Today he's headed back down the path to recovery and I'm thankful for that.
Add him to your prayer/good vibes list if you are into that kind of thing.
His name is Dusty.
My niece is having a little girl, any day now.
Her name is going to be Kara, but my niece has decided she's going to call her "Frankie" after my dad.
So, I'm knitting this for "Frankie."
...the Lacy Sweater from ZoŽ Mellor's Adorable Knits for Tots.
I'm using Rowan Handknit DK Cotton in Lupin #305.
In my pic the yarn looks more blue/purple.
is what Lupin really looks like.
There was a Knit-Along for the Lacy Sweater
that started a year ago this month.
That's me...always a few steps behind the crowd.
One irritating and fairly well documented thing about this pattern is that the lace at the bottom of the sweater doesn't play well with the rest of the sweater.
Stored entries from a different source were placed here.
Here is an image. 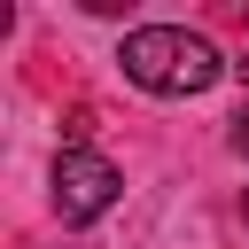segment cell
<instances>
[{
  "label": "cell",
  "instance_id": "1",
  "mask_svg": "<svg viewBox=\"0 0 249 249\" xmlns=\"http://www.w3.org/2000/svg\"><path fill=\"white\" fill-rule=\"evenodd\" d=\"M117 62H124V78H132L140 93H156V101H195V93H210V86L233 70V62H226L202 31H187V23H140V31H124Z\"/></svg>",
  "mask_w": 249,
  "mask_h": 249
},
{
  "label": "cell",
  "instance_id": "2",
  "mask_svg": "<svg viewBox=\"0 0 249 249\" xmlns=\"http://www.w3.org/2000/svg\"><path fill=\"white\" fill-rule=\"evenodd\" d=\"M47 187H54V218H62V226H93V218H109V210H117V195H124L117 163H109V156H93V148H62Z\"/></svg>",
  "mask_w": 249,
  "mask_h": 249
},
{
  "label": "cell",
  "instance_id": "3",
  "mask_svg": "<svg viewBox=\"0 0 249 249\" xmlns=\"http://www.w3.org/2000/svg\"><path fill=\"white\" fill-rule=\"evenodd\" d=\"M226 140H233V156H249V101H241V117H233V132H226Z\"/></svg>",
  "mask_w": 249,
  "mask_h": 249
},
{
  "label": "cell",
  "instance_id": "4",
  "mask_svg": "<svg viewBox=\"0 0 249 249\" xmlns=\"http://www.w3.org/2000/svg\"><path fill=\"white\" fill-rule=\"evenodd\" d=\"M241 218H249V195H241Z\"/></svg>",
  "mask_w": 249,
  "mask_h": 249
}]
</instances>
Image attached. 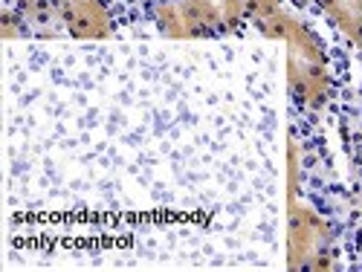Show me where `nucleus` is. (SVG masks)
<instances>
[{
	"label": "nucleus",
	"instance_id": "obj_4",
	"mask_svg": "<svg viewBox=\"0 0 362 272\" xmlns=\"http://www.w3.org/2000/svg\"><path fill=\"white\" fill-rule=\"evenodd\" d=\"M154 20L160 26V32L168 38H206L215 35L212 29L206 26V20L200 18V12L192 6V0H157L154 6Z\"/></svg>",
	"mask_w": 362,
	"mask_h": 272
},
{
	"label": "nucleus",
	"instance_id": "obj_9",
	"mask_svg": "<svg viewBox=\"0 0 362 272\" xmlns=\"http://www.w3.org/2000/svg\"><path fill=\"white\" fill-rule=\"evenodd\" d=\"M281 6V0H247V20H258V18H264V15H269L273 9H279Z\"/></svg>",
	"mask_w": 362,
	"mask_h": 272
},
{
	"label": "nucleus",
	"instance_id": "obj_8",
	"mask_svg": "<svg viewBox=\"0 0 362 272\" xmlns=\"http://www.w3.org/2000/svg\"><path fill=\"white\" fill-rule=\"evenodd\" d=\"M0 35H4V38H23V35H26V26H23V20H21V15H18L15 9H6V12H4Z\"/></svg>",
	"mask_w": 362,
	"mask_h": 272
},
{
	"label": "nucleus",
	"instance_id": "obj_2",
	"mask_svg": "<svg viewBox=\"0 0 362 272\" xmlns=\"http://www.w3.org/2000/svg\"><path fill=\"white\" fill-rule=\"evenodd\" d=\"M287 255L293 269H330L334 266V232L316 208L290 194L287 211Z\"/></svg>",
	"mask_w": 362,
	"mask_h": 272
},
{
	"label": "nucleus",
	"instance_id": "obj_7",
	"mask_svg": "<svg viewBox=\"0 0 362 272\" xmlns=\"http://www.w3.org/2000/svg\"><path fill=\"white\" fill-rule=\"evenodd\" d=\"M316 4L351 44L362 47V0H316Z\"/></svg>",
	"mask_w": 362,
	"mask_h": 272
},
{
	"label": "nucleus",
	"instance_id": "obj_6",
	"mask_svg": "<svg viewBox=\"0 0 362 272\" xmlns=\"http://www.w3.org/2000/svg\"><path fill=\"white\" fill-rule=\"evenodd\" d=\"M15 12L21 15L26 35H38V38H58L62 32H67L62 18L55 15V9L47 0H18Z\"/></svg>",
	"mask_w": 362,
	"mask_h": 272
},
{
	"label": "nucleus",
	"instance_id": "obj_10",
	"mask_svg": "<svg viewBox=\"0 0 362 272\" xmlns=\"http://www.w3.org/2000/svg\"><path fill=\"white\" fill-rule=\"evenodd\" d=\"M296 4H298V6H305V4H310V0H296Z\"/></svg>",
	"mask_w": 362,
	"mask_h": 272
},
{
	"label": "nucleus",
	"instance_id": "obj_1",
	"mask_svg": "<svg viewBox=\"0 0 362 272\" xmlns=\"http://www.w3.org/2000/svg\"><path fill=\"white\" fill-rule=\"evenodd\" d=\"M255 26L267 38L287 44V81H290L293 99L310 110L322 107L330 96V73H327V55L319 35L296 15H290L284 6L258 18Z\"/></svg>",
	"mask_w": 362,
	"mask_h": 272
},
{
	"label": "nucleus",
	"instance_id": "obj_3",
	"mask_svg": "<svg viewBox=\"0 0 362 272\" xmlns=\"http://www.w3.org/2000/svg\"><path fill=\"white\" fill-rule=\"evenodd\" d=\"M62 18L67 35L81 41H102L113 32V18L102 0H47Z\"/></svg>",
	"mask_w": 362,
	"mask_h": 272
},
{
	"label": "nucleus",
	"instance_id": "obj_5",
	"mask_svg": "<svg viewBox=\"0 0 362 272\" xmlns=\"http://www.w3.org/2000/svg\"><path fill=\"white\" fill-rule=\"evenodd\" d=\"M212 32H235L247 20V0H192Z\"/></svg>",
	"mask_w": 362,
	"mask_h": 272
}]
</instances>
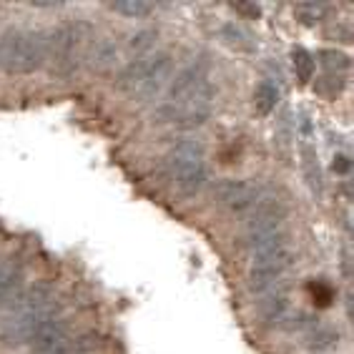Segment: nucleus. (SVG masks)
Listing matches in <instances>:
<instances>
[{
	"label": "nucleus",
	"mask_w": 354,
	"mask_h": 354,
	"mask_svg": "<svg viewBox=\"0 0 354 354\" xmlns=\"http://www.w3.org/2000/svg\"><path fill=\"white\" fill-rule=\"evenodd\" d=\"M212 106L214 83L209 75V63L194 61L174 78L153 116L158 123H169L181 131H194L201 129L212 118Z\"/></svg>",
	"instance_id": "f257e3e1"
},
{
	"label": "nucleus",
	"mask_w": 354,
	"mask_h": 354,
	"mask_svg": "<svg viewBox=\"0 0 354 354\" xmlns=\"http://www.w3.org/2000/svg\"><path fill=\"white\" fill-rule=\"evenodd\" d=\"M164 176L178 196H196L206 186V151L198 138H181L164 156Z\"/></svg>",
	"instance_id": "f03ea898"
},
{
	"label": "nucleus",
	"mask_w": 354,
	"mask_h": 354,
	"mask_svg": "<svg viewBox=\"0 0 354 354\" xmlns=\"http://www.w3.org/2000/svg\"><path fill=\"white\" fill-rule=\"evenodd\" d=\"M174 61L164 50H149V53L136 55L126 68L118 73L116 86L118 91L129 93L138 101H153L164 86L169 83Z\"/></svg>",
	"instance_id": "7ed1b4c3"
},
{
	"label": "nucleus",
	"mask_w": 354,
	"mask_h": 354,
	"mask_svg": "<svg viewBox=\"0 0 354 354\" xmlns=\"http://www.w3.org/2000/svg\"><path fill=\"white\" fill-rule=\"evenodd\" d=\"M48 61V38L41 30H10L0 35V71L8 75H30Z\"/></svg>",
	"instance_id": "20e7f679"
},
{
	"label": "nucleus",
	"mask_w": 354,
	"mask_h": 354,
	"mask_svg": "<svg viewBox=\"0 0 354 354\" xmlns=\"http://www.w3.org/2000/svg\"><path fill=\"white\" fill-rule=\"evenodd\" d=\"M297 264V252L292 249V244L277 246L269 249L264 254H254L249 272H246V286L254 297L264 294L266 289H272L277 284H284V277L292 272V266Z\"/></svg>",
	"instance_id": "39448f33"
},
{
	"label": "nucleus",
	"mask_w": 354,
	"mask_h": 354,
	"mask_svg": "<svg viewBox=\"0 0 354 354\" xmlns=\"http://www.w3.org/2000/svg\"><path fill=\"white\" fill-rule=\"evenodd\" d=\"M212 194L221 209L234 214H246L269 191L264 186L254 184V181H244V178H221V181L214 184Z\"/></svg>",
	"instance_id": "423d86ee"
},
{
	"label": "nucleus",
	"mask_w": 354,
	"mask_h": 354,
	"mask_svg": "<svg viewBox=\"0 0 354 354\" xmlns=\"http://www.w3.org/2000/svg\"><path fill=\"white\" fill-rule=\"evenodd\" d=\"M48 38V61L53 63L55 75H71L78 66V48H81V30L75 26H61Z\"/></svg>",
	"instance_id": "0eeeda50"
},
{
	"label": "nucleus",
	"mask_w": 354,
	"mask_h": 354,
	"mask_svg": "<svg viewBox=\"0 0 354 354\" xmlns=\"http://www.w3.org/2000/svg\"><path fill=\"white\" fill-rule=\"evenodd\" d=\"M55 304V286L50 281H35L28 289L18 292L8 307L6 319H13V317H23V314H33L41 312V309Z\"/></svg>",
	"instance_id": "6e6552de"
},
{
	"label": "nucleus",
	"mask_w": 354,
	"mask_h": 354,
	"mask_svg": "<svg viewBox=\"0 0 354 354\" xmlns=\"http://www.w3.org/2000/svg\"><path fill=\"white\" fill-rule=\"evenodd\" d=\"M257 314L266 324L281 327L289 317V289L284 284H277L272 289H266L264 294H259L257 297Z\"/></svg>",
	"instance_id": "1a4fd4ad"
},
{
	"label": "nucleus",
	"mask_w": 354,
	"mask_h": 354,
	"mask_svg": "<svg viewBox=\"0 0 354 354\" xmlns=\"http://www.w3.org/2000/svg\"><path fill=\"white\" fill-rule=\"evenodd\" d=\"M23 284V266L21 261H0V307H6L8 301H13V297L21 292Z\"/></svg>",
	"instance_id": "9d476101"
},
{
	"label": "nucleus",
	"mask_w": 354,
	"mask_h": 354,
	"mask_svg": "<svg viewBox=\"0 0 354 354\" xmlns=\"http://www.w3.org/2000/svg\"><path fill=\"white\" fill-rule=\"evenodd\" d=\"M218 35H221V41L232 48V50H239V53H254L252 38H249V33H246L244 28H239L236 23H224L221 30H218Z\"/></svg>",
	"instance_id": "9b49d317"
},
{
	"label": "nucleus",
	"mask_w": 354,
	"mask_h": 354,
	"mask_svg": "<svg viewBox=\"0 0 354 354\" xmlns=\"http://www.w3.org/2000/svg\"><path fill=\"white\" fill-rule=\"evenodd\" d=\"M277 103H279V88L272 81H261L257 86V91H254V109H257V113L269 116L277 109Z\"/></svg>",
	"instance_id": "f8f14e48"
},
{
	"label": "nucleus",
	"mask_w": 354,
	"mask_h": 354,
	"mask_svg": "<svg viewBox=\"0 0 354 354\" xmlns=\"http://www.w3.org/2000/svg\"><path fill=\"white\" fill-rule=\"evenodd\" d=\"M109 8L113 13L123 15V18H131V21H141V18H149L153 13V6L146 0H116Z\"/></svg>",
	"instance_id": "ddd939ff"
},
{
	"label": "nucleus",
	"mask_w": 354,
	"mask_h": 354,
	"mask_svg": "<svg viewBox=\"0 0 354 354\" xmlns=\"http://www.w3.org/2000/svg\"><path fill=\"white\" fill-rule=\"evenodd\" d=\"M292 66H294V73H297V81L299 83H309L314 78V68H317V63H314V55L309 53L307 48L297 46L292 50Z\"/></svg>",
	"instance_id": "4468645a"
},
{
	"label": "nucleus",
	"mask_w": 354,
	"mask_h": 354,
	"mask_svg": "<svg viewBox=\"0 0 354 354\" xmlns=\"http://www.w3.org/2000/svg\"><path fill=\"white\" fill-rule=\"evenodd\" d=\"M116 55H118V48L109 41V38H101V41L93 46V55H91V66L95 71H106L111 68L113 63H116Z\"/></svg>",
	"instance_id": "2eb2a0df"
},
{
	"label": "nucleus",
	"mask_w": 354,
	"mask_h": 354,
	"mask_svg": "<svg viewBox=\"0 0 354 354\" xmlns=\"http://www.w3.org/2000/svg\"><path fill=\"white\" fill-rule=\"evenodd\" d=\"M334 344H339V332L337 329L312 327V332H309V349L324 352V349H332Z\"/></svg>",
	"instance_id": "dca6fc26"
},
{
	"label": "nucleus",
	"mask_w": 354,
	"mask_h": 354,
	"mask_svg": "<svg viewBox=\"0 0 354 354\" xmlns=\"http://www.w3.org/2000/svg\"><path fill=\"white\" fill-rule=\"evenodd\" d=\"M301 158H304V171H307V178L312 184L314 191H322V174H319V164H317V156L309 146L301 149Z\"/></svg>",
	"instance_id": "f3484780"
},
{
	"label": "nucleus",
	"mask_w": 354,
	"mask_h": 354,
	"mask_svg": "<svg viewBox=\"0 0 354 354\" xmlns=\"http://www.w3.org/2000/svg\"><path fill=\"white\" fill-rule=\"evenodd\" d=\"M317 58H319L322 66L329 71H347L349 68V55L339 53V50H329V48H324V50L317 53Z\"/></svg>",
	"instance_id": "a211bd4d"
},
{
	"label": "nucleus",
	"mask_w": 354,
	"mask_h": 354,
	"mask_svg": "<svg viewBox=\"0 0 354 354\" xmlns=\"http://www.w3.org/2000/svg\"><path fill=\"white\" fill-rule=\"evenodd\" d=\"M309 294H312V299L317 307H332L334 301V289L332 284H327V281H314L312 286H309Z\"/></svg>",
	"instance_id": "6ab92c4d"
},
{
	"label": "nucleus",
	"mask_w": 354,
	"mask_h": 354,
	"mask_svg": "<svg viewBox=\"0 0 354 354\" xmlns=\"http://www.w3.org/2000/svg\"><path fill=\"white\" fill-rule=\"evenodd\" d=\"M153 41H156V30H138V33L131 35L129 48L136 55H143V53H149V50H151Z\"/></svg>",
	"instance_id": "aec40b11"
},
{
	"label": "nucleus",
	"mask_w": 354,
	"mask_h": 354,
	"mask_svg": "<svg viewBox=\"0 0 354 354\" xmlns=\"http://www.w3.org/2000/svg\"><path fill=\"white\" fill-rule=\"evenodd\" d=\"M294 13L299 15L301 23H307V26H314V23L322 21V15L327 13V8H324V6H314V3H304V6H297V8H294Z\"/></svg>",
	"instance_id": "412c9836"
},
{
	"label": "nucleus",
	"mask_w": 354,
	"mask_h": 354,
	"mask_svg": "<svg viewBox=\"0 0 354 354\" xmlns=\"http://www.w3.org/2000/svg\"><path fill=\"white\" fill-rule=\"evenodd\" d=\"M332 171L337 176H347L349 171H352V158H349L347 153H337L332 161Z\"/></svg>",
	"instance_id": "4be33fe9"
},
{
	"label": "nucleus",
	"mask_w": 354,
	"mask_h": 354,
	"mask_svg": "<svg viewBox=\"0 0 354 354\" xmlns=\"http://www.w3.org/2000/svg\"><path fill=\"white\" fill-rule=\"evenodd\" d=\"M239 13H246V15H254V18H259V6H234Z\"/></svg>",
	"instance_id": "5701e85b"
}]
</instances>
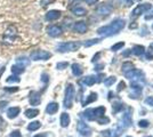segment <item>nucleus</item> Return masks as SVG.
I'll return each mask as SVG.
<instances>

Because the non-scalloped edge is lacy to the very edge of the edge, when you pick up the number of stitches needed to start the sweater, it pulls the lace edge taunt, which in turn makes a nasty pucker along the few rows of stockinette stitch between the lace edge and the eyelet at the bottom of the sweater. (Whew!)
I tried a couple things to relieve this, like adding a couple more repeats to the lace; only to realize that it's not the length
of the lace that makes it pucker - it's how/where
you have to pick up stitches along the unscalloped edge. It doesn't allow for any give and so - puckers.
I decided to find another lace pattern and settled on Baby Tears from Nicky Epstein's Knitting on the Edge and it's working perfectly! That nasty pucker is gone, gone gone! The Baby Tears lace is not as intricate as the lace the pattern calls for and it's not as long. It's a 7 to 9 stitch length lace as opposed to the 8 to 16 inch stitch lace in the pattern. I like it a lot better...I think it's more baby like.
The picture shows a completed back and a started front.
Since the picture I've begun the flower motif.
Again this week, knitting time has been in short supply -
I'm keeping my fingers crossed for some solid knitting time this weekend.